Pictures should not appear in the copy; the records themselves must be written out exactly.

Top of EXTRACTED INFORMATION

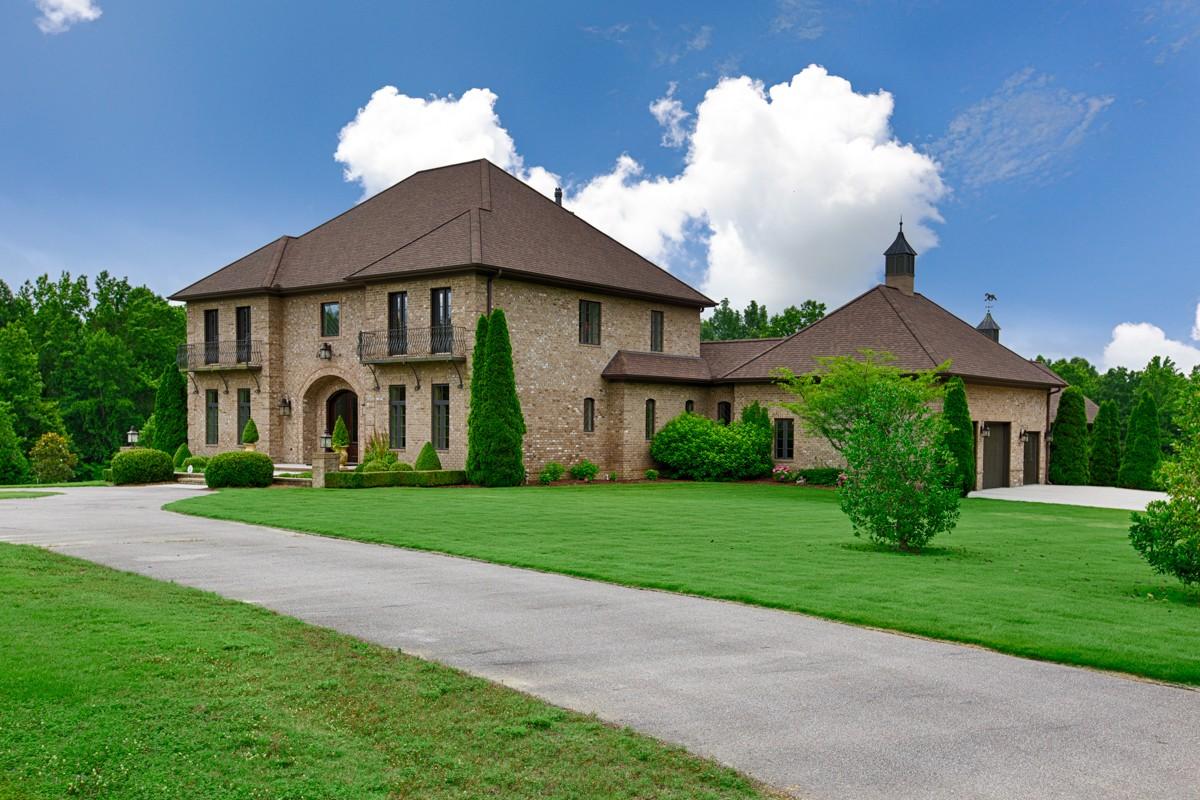 35614 Real Estate Listings Main Image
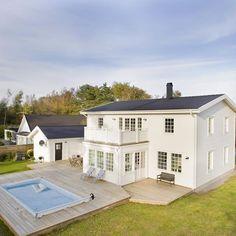 Här ser vi en annan variant av Rödhaken. #nybygge #bygganytt #byggahus #fiskarhedenvillan #hem #villa #hus #drömhus #exterior #exteriör #vibyggerhus #home #house #tvåplansvilla #rödhaken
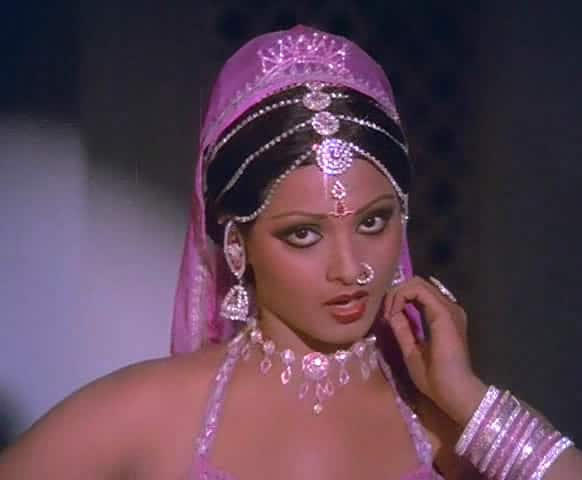 Rekha starred opposite Amitabh Bachchan for the first time in movie 'Do Anjaane'.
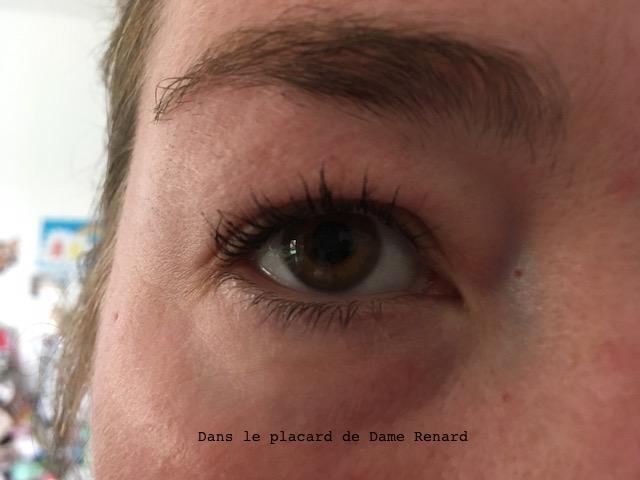 oeil-avec-mascara-lights-camera-lashes-tarte-02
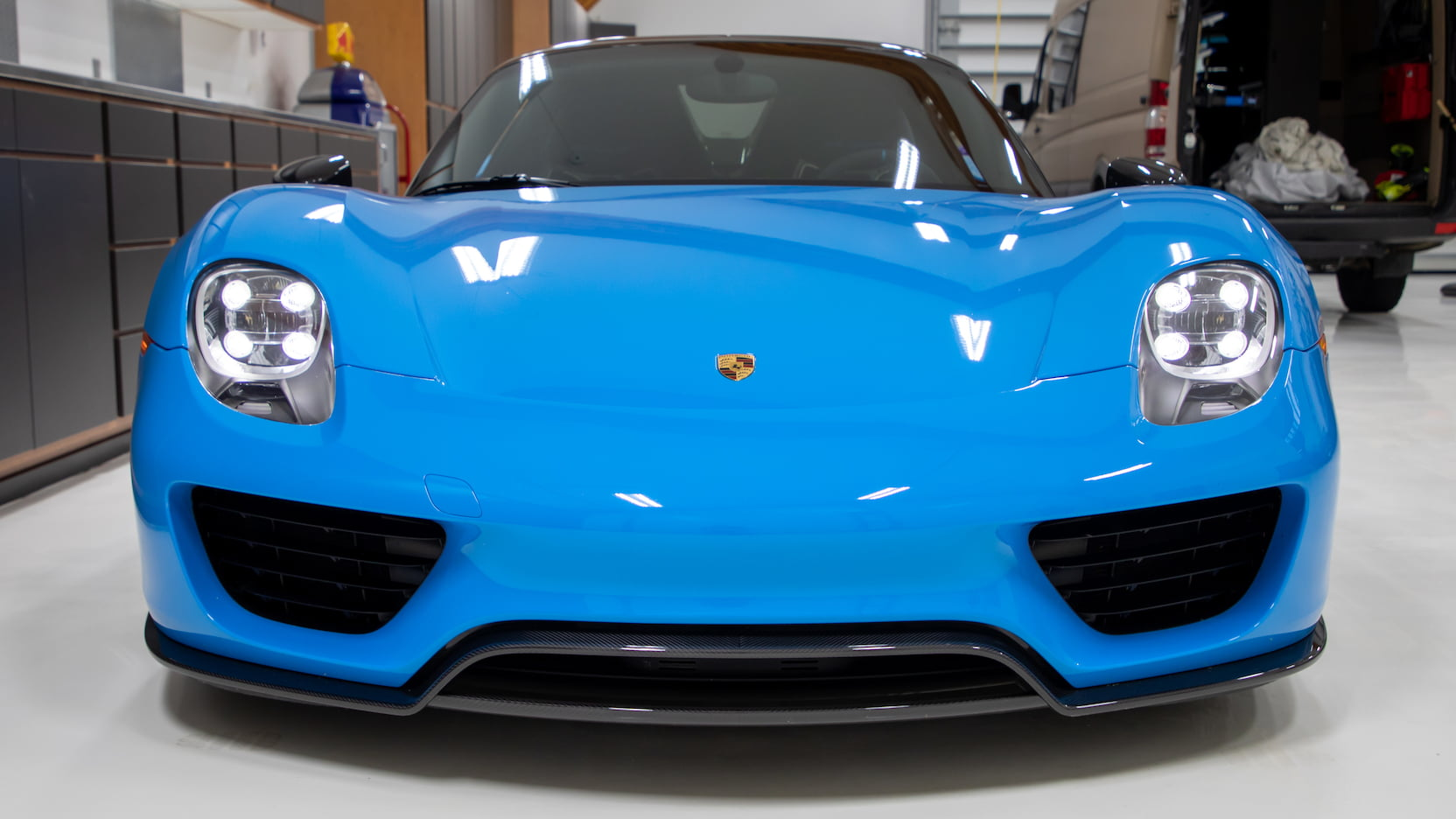 Porsche-918-Spyder-Riviera-Blue-auction-14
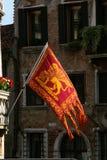 Wenecja, typowa Wenecka flaga zdjęcia royalty free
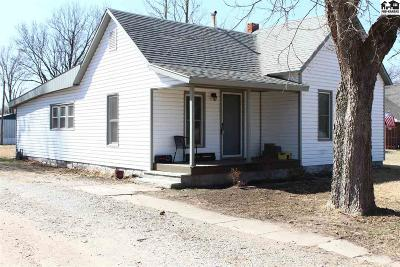 Sterling Single Family Home For Sale: 313 W Main St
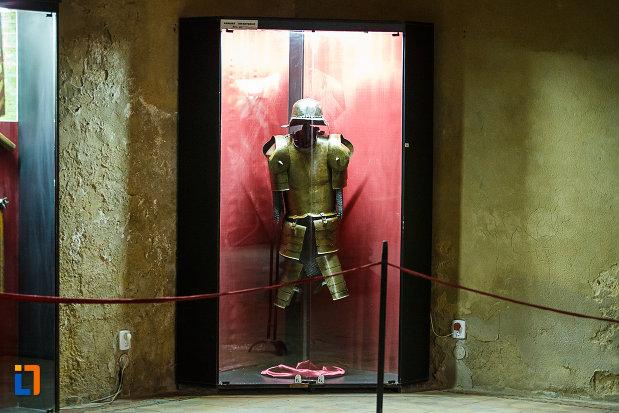 armura-expusa-la-castelul-corvinilor-azi-muzeu-din-hunedoara-judetul-hunedoara.jpg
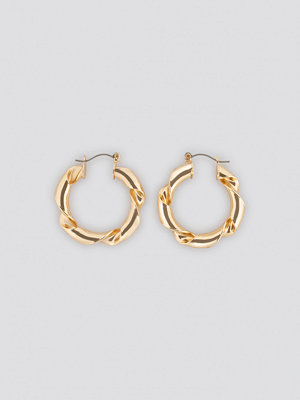 NA-KD Accessories smycke Twisted Hoop Earrings guld
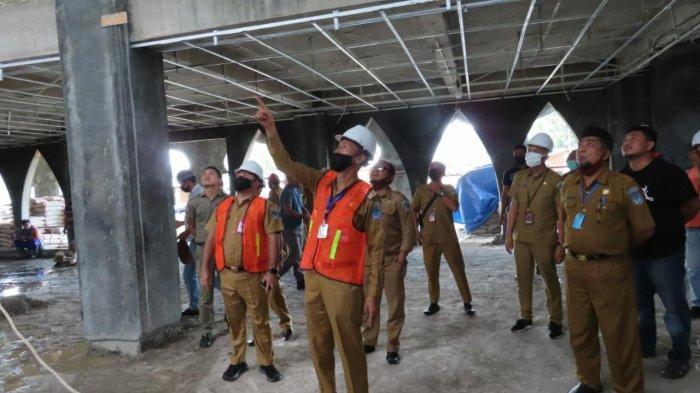 Iskandar Kamaru Tinjau Pembangunan Islamic Center Bolsel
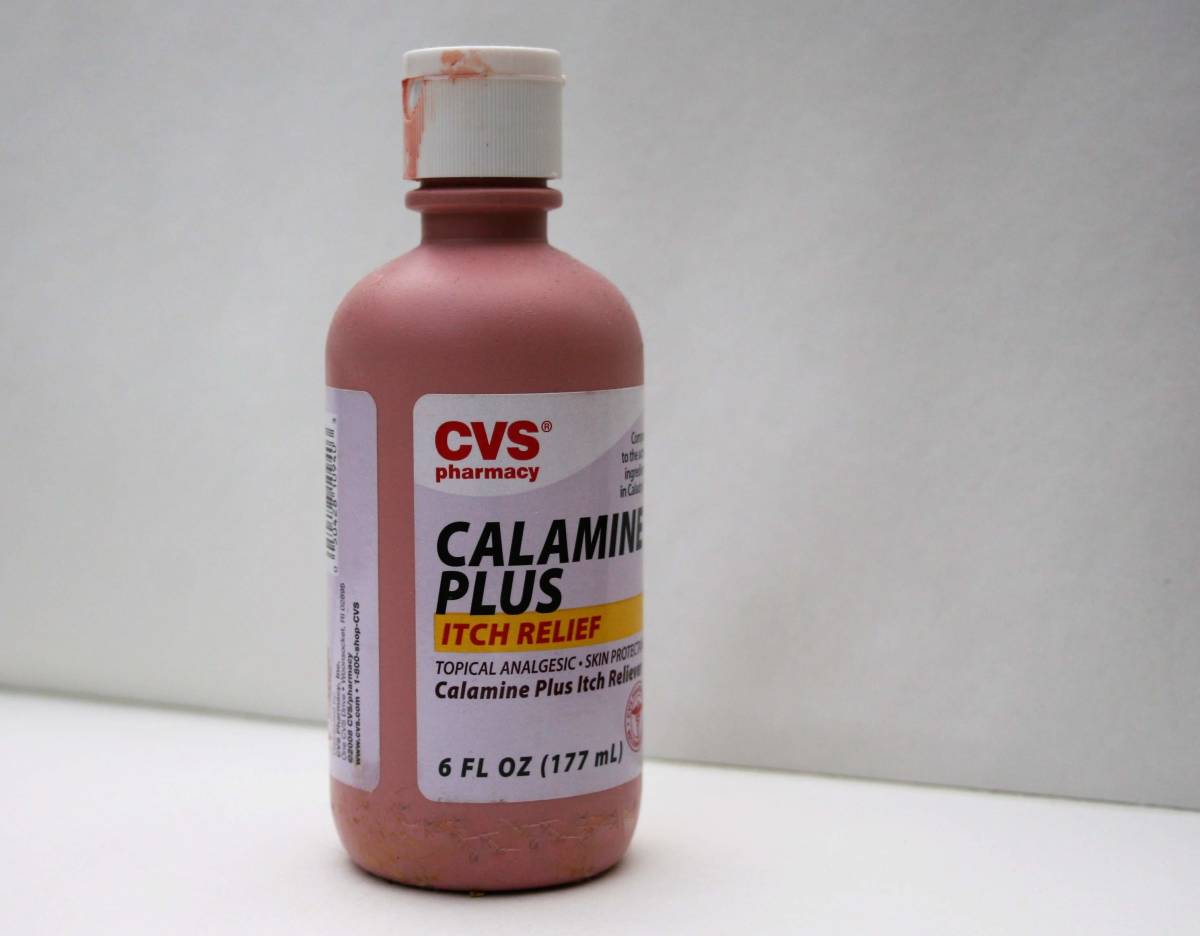 Many dermatologists still recommend treating your poison ivy rash with Calamine lotion.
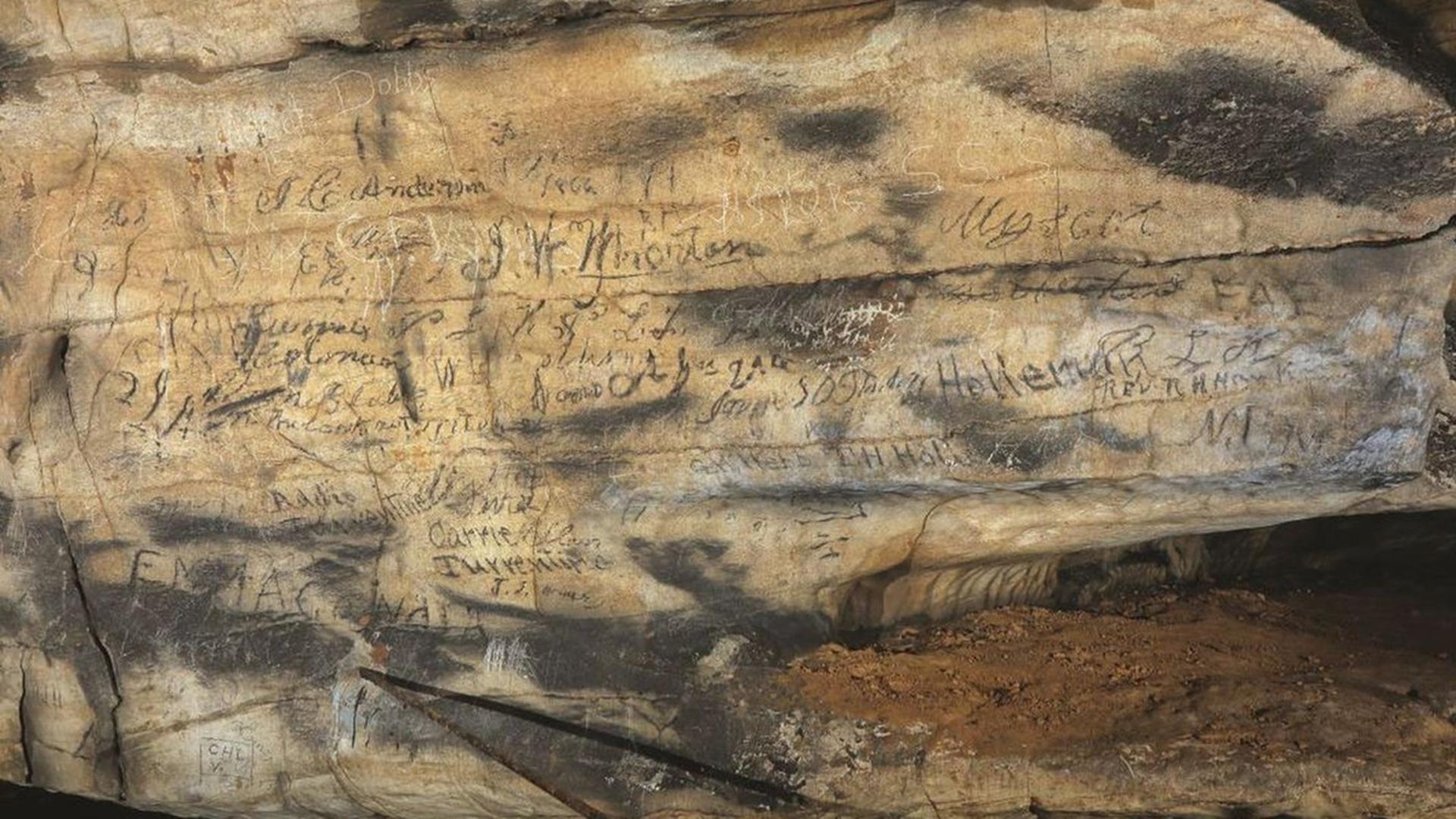 Ритуальные надписи индейцев племени чероки
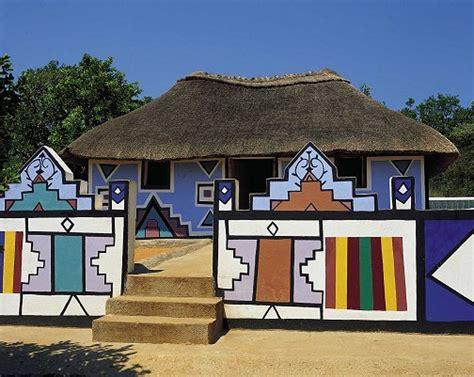 Tradisionele Xhosa Hutte by Geometriese Patrone By Verskillende Kultuurgroepe In Suid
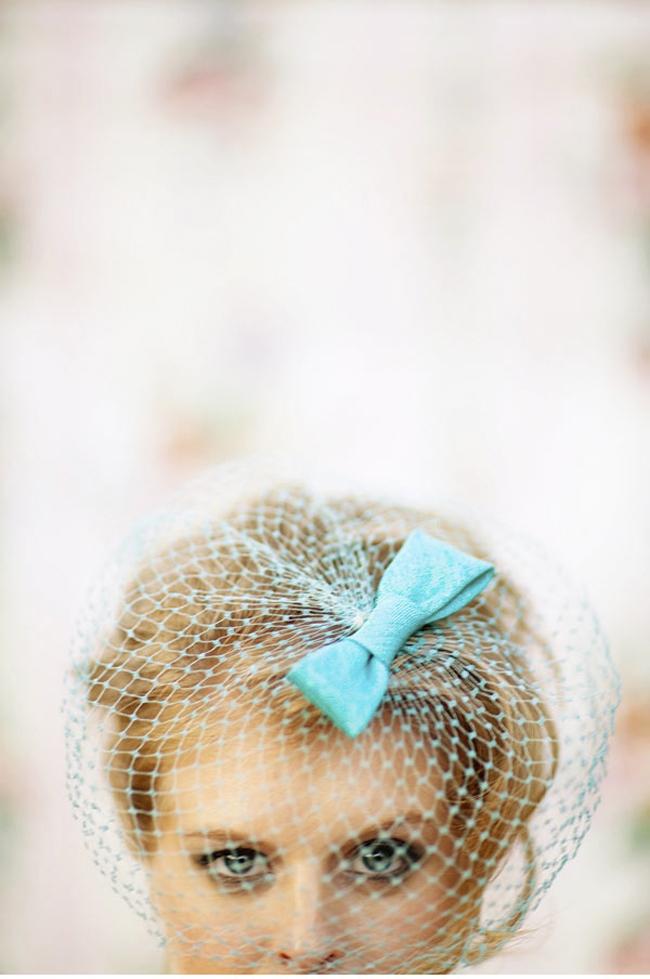 blue-birdcage-veil-vintage-bride1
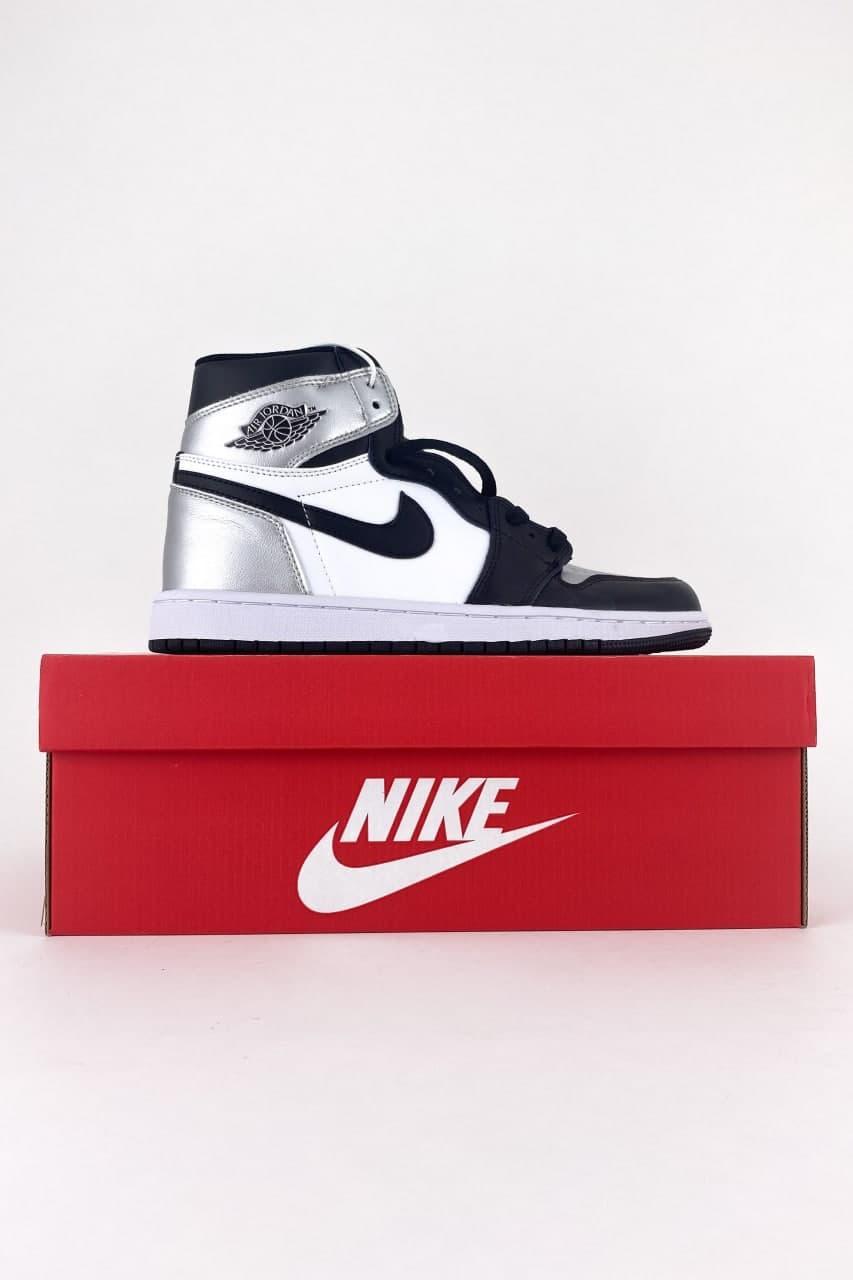 Жіночі кросівки Nike Air Jordan 1 Retro High Silver Toe (Срібло) C-3527 високі сріблясті кроси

Bottom of EXTRACTED INFORMATION

◆ **EXPECTED OUTPUT**
 35614 Real Estate Listings Main Image
 Här ser vi en annan variant av Rödhaken. #nybygge #bygganytt #byggahus #fiskarhedenvillan #hem #villa #hus #drömhus #exterior #exteriör #vibyggerhus #home #house #tvåplansvilla #rödhaken
 Rekha starred opposite Amitabh Bachchan for the first time in movie 'Do Anjaane'.
 oeil-avec-mascara-lights-camera-lashes-tarte-02
 Porsche-918-Spyder-Riviera-Blue-auction-14
 Wenecja, typowa Wenecka flaga zdjęcia royalty free
 Sterling Single Family Home For Sale: 313 W Main St
 armura-expusa-la-castelul-corvinilor-azi-muzeu-din-hunedoara-judetul-hunedoara.jpg
 NA-KD Accessories smycke Twisted Hoop Earrings guld
 Iskandar Kamaru Tinjau Pembangunan Islamic Center Bolsel
 Many dermatologists still recommend treating your poison ivy rash with Calamine lotion.
 Ритуальные надписи индейцев племени чероки
 Tradisionele Xhosa Hutte by Geometriese Patrone By Verskillende Kultuurgroepe In Suid
 blue-birdcage-veil-vintage-bride1
 Жіночі кросівки Nike Air Jordan 1 Retro High Silver Toe (Срібло) C-3527 високі сріблясті кроси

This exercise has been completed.